Dass der Aufpasser sich unter seinesgleichen rasch orientiert, ist der Tatsache geschuldet, dass die meisten von ihrer Sorte mit einem IQ knapp unterhalb von Klärschlamm ausgerüstet sind und die unbelebte Materie bereits hinreichend komplex finden, um an ihr vollständig zu scheitern. Der gemeine Blödmann empfindet nicht uniformierte Hilfspolizisten insbesondere dann als arteigene Form geistiger Korrosion, wenn sie ihm genügend Gelegenheit bietet, sich kritiklos unter den größten Dumpfsinn unterzuordnen. Manische Herrschsucht und ein Muster an Devotheit streben in dieser Gestalt ein symbiotisches Verhältnis an, das in der Natur höchstens noch von Darmbakterien ähnlich hingebungsvoll erledigt wird. Gerne lässt sich der Beknackte zu einem Nano-Sultan ernennen, indem er als Hausmeister, Parkwächter oder Platzwart hoheitliche Funktionen wahrnimmt: fühlt er sich als ein Stückchen Behörde, kompensiert er aus geschwollener Brust um so leichter, dass in seinem Zwischenohrbereich geistige Windstille herrscht.

Einsatzmöglichkeiten für derartige Torftrottel besehen zuhauf, denn es mangelt ja selten an Gelegenheit, ad hoc Regelverstöße zu definieren. Ein am Straßenrand ausgesetzter Schwachmat mit Mützchen und frommem Abzeichen ist bereits nach kurzer Schulung und wenigen Ohrfeigen in der Lage, den ruhenden Verkehr zu beschimpfen, weil die Kraftfahrzeugführer im Parkverbot halten, nicht schnell genug Parklücken befahren oder verlassen, den Motor laufen lassen, die Beleuchtung einschalten, nicht einschalten, nicht eingeschaltet haben, vermutlich nicht einschalten werden oder nicht dann einschalten, wenn sie sie einschalten sollten, müssten, könnten oder auch dürften. In buchstabengetreuer Auslegung des Bundesgesetzes befiehlt der Blökwart dem Fahrer durch gestisches Notieren eines Strafmandats auf einem imaginären Schreibblock, das Seitenfenster herunterzukurbeln und nach seinem Anwalt zu telefonieren; sollte sich auch nach ausladender Inquisition kein Fehl finden lassen, plädiert der Behelfsbulle auf allgemeinen Ungehorsam. Das reicht ihm für Vergeltung auf altgeschichtlicher Kulturstufe.

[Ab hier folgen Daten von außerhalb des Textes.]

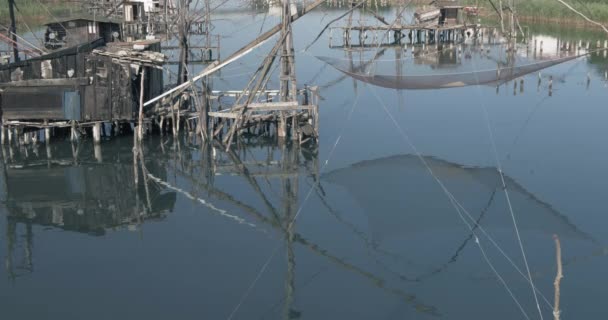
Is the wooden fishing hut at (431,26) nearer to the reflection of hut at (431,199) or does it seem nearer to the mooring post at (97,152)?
the mooring post at (97,152)

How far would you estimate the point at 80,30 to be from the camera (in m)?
26.5

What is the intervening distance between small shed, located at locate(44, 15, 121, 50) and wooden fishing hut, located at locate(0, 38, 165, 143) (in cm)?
631

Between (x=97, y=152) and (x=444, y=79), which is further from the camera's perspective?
(x=97, y=152)

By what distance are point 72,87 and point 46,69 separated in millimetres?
928

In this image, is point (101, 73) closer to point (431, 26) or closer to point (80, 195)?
point (80, 195)

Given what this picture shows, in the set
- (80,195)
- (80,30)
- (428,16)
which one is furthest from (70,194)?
(428,16)

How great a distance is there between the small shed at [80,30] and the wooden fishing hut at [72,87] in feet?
20.7

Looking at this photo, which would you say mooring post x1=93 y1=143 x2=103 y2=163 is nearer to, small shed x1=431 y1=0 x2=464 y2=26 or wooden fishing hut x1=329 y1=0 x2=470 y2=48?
wooden fishing hut x1=329 y1=0 x2=470 y2=48

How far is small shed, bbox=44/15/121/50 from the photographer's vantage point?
85.8ft

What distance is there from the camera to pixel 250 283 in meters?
11.4

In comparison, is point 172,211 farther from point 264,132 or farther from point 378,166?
point 264,132

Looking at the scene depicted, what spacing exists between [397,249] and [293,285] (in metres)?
2.42

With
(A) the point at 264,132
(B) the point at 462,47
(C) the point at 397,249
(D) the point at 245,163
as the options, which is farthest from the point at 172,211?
(B) the point at 462,47

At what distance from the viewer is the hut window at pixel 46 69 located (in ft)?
64.0
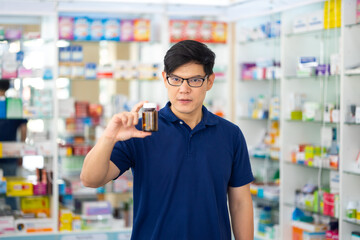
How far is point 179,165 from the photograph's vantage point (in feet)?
7.82

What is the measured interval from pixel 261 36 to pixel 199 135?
3.92 metres

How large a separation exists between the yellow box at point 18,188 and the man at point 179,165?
4053 mm

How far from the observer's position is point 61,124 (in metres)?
7.09

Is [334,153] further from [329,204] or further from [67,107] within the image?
[67,107]

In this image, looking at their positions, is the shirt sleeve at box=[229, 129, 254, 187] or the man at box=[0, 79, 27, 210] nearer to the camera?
the shirt sleeve at box=[229, 129, 254, 187]

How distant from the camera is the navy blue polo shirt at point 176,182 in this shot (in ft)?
7.80

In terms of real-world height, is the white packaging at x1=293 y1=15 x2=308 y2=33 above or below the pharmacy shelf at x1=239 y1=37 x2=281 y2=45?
above

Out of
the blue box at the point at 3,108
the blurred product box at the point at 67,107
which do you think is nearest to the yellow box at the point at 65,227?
the blurred product box at the point at 67,107

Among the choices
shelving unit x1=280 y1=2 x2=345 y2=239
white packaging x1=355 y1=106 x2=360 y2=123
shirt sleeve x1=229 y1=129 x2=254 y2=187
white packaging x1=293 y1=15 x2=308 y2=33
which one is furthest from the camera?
shelving unit x1=280 y1=2 x2=345 y2=239

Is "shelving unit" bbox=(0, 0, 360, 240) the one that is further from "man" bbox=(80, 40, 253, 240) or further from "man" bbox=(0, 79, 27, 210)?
"man" bbox=(80, 40, 253, 240)

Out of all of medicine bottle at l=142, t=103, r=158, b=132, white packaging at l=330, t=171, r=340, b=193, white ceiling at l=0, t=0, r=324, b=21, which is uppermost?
white ceiling at l=0, t=0, r=324, b=21

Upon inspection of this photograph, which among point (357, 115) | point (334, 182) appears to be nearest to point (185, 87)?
point (357, 115)

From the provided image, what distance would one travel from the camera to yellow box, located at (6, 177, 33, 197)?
622 cm

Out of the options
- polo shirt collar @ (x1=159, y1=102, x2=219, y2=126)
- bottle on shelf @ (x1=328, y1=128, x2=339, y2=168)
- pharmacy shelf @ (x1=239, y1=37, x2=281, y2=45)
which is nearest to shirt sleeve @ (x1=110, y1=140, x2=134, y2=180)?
polo shirt collar @ (x1=159, y1=102, x2=219, y2=126)
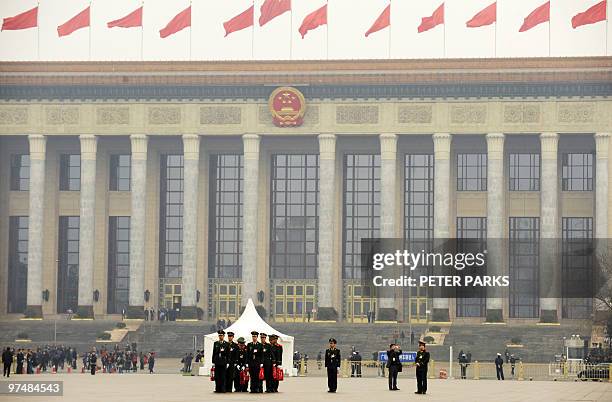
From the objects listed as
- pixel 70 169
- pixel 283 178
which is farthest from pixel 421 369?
pixel 70 169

Inzwischen palavert der Behämmerte auch recht progressiv daher, um seinen Themenkreis zu erweitern; da er über alles nörgeln kann, wovon er keinen blassen Schimmer hat, meckert er darüber natürlich als erstes. Unter Umständen recyclebares Papier im falschen Mehrlochmülleimer wertet er als Sünde wider die Regierung, kurzfristiges Halten auf dem Frauenparkplatz durch ersichtlich männliche Verkehrsteilnehmer als politisch unkorrekten Akt knapp vor der Volksverhetzung, das Abspielen afroamerikanischer Musikerzeugnisse oberhalb der Zimmerlautstärke als Gewaltverbrechen gegen die nationale Sicherheit. Je nach Wetterlage brandmarkt der Gralshüter auch Schuhwerk, An- und Abwesenheit von Gebrauchshunden oder den Alkoholspiegel außerhalb seiner eigenen Blutbahn.

Meistens sind es triebgestörte Muttersöhnchen im fortgeschrittenen Alter, die sich als uniformierte Napfsülze zum Gespött der Nachbarschaft machen, seltener erliegt der Raumkrümmung ein Hohlpflock im jugendlichen Alter, der sein Milchgesicht der allgegenwärtigen Hohnmacht aussetzt. Der Nullnummernnachwuchs träumt noch gelegentlich von einer Karriere als Fernsehkommissar, Superheld ohne Geschäftsbereich oder Messias, bevor die Wirklichkeit ihm klar macht, dass der Parkplatz sein Revier und das Anschnauzen leerer Papierkörbe für den Rest seiner zwecklosen Noch-nicht-tot-Phase der vorherrschende Seinsmodus ist. Dergestalt zurechtgestutzt stolpert der Bekloppte als tickende Zeitbombe mit steigendem Innendruck durch die Landschaft, bis er sich irgendwann an einer Petitesse den Rahmen verzieht. Um so bedauerlicher, wenn er, der Hüter über rechtwinklig angeordneten Schnee und zahnbürstensaubere Vogeltränken, plötzlich an professionelles Personal aus Polizei oder Justiz in Zivil gerät und angesichts einer Dienstmarke von der Erleuchtung getreten wird, dass er einer von Millionen Erdlingen ist, ohne Macht, Einfluss und Gewalt, ein dümmlicher Gnom unter der Knute des Durchschnitts. So muss sich das Überqueren der Ziellinie anfühlen, wenn man dabei erfährt, dass man in die falsche Richtung gelaufen ist – von Anfang an.